## WORK INSTRUCTIONS:
Please write out all the entries exactly, without the pictures.

Saved entries:
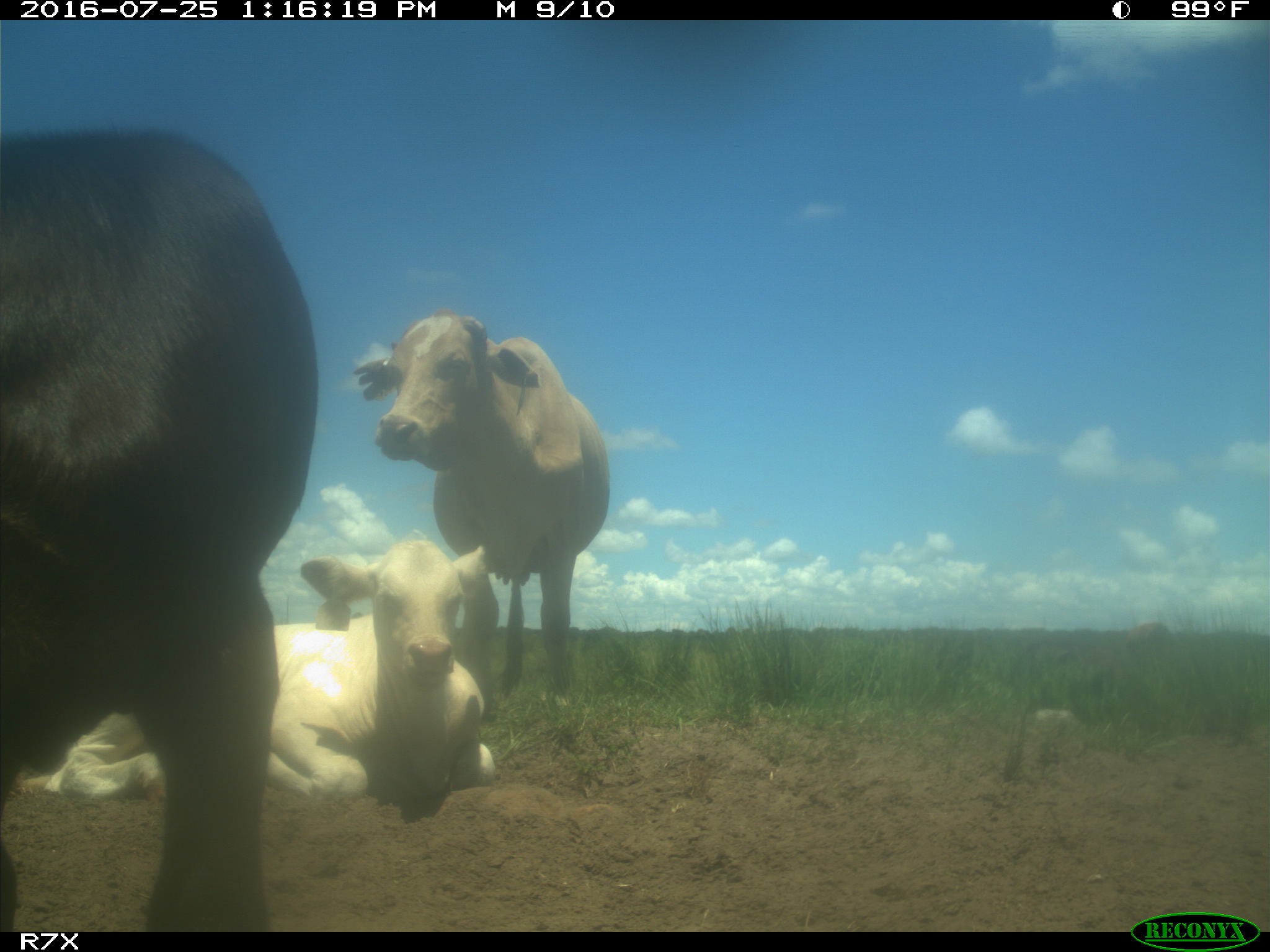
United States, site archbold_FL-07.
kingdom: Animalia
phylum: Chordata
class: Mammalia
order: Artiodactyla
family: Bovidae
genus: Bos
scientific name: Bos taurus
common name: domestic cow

## SOLVED PROBLEM:
United States, site archbold_FL-07.
kingdom: Animalia
phylum: Chordata
class: Mammalia
order: Artiodactyla
family: Bovidae
genus: Bos
scientific name: Bos taurus
common name: domestic cow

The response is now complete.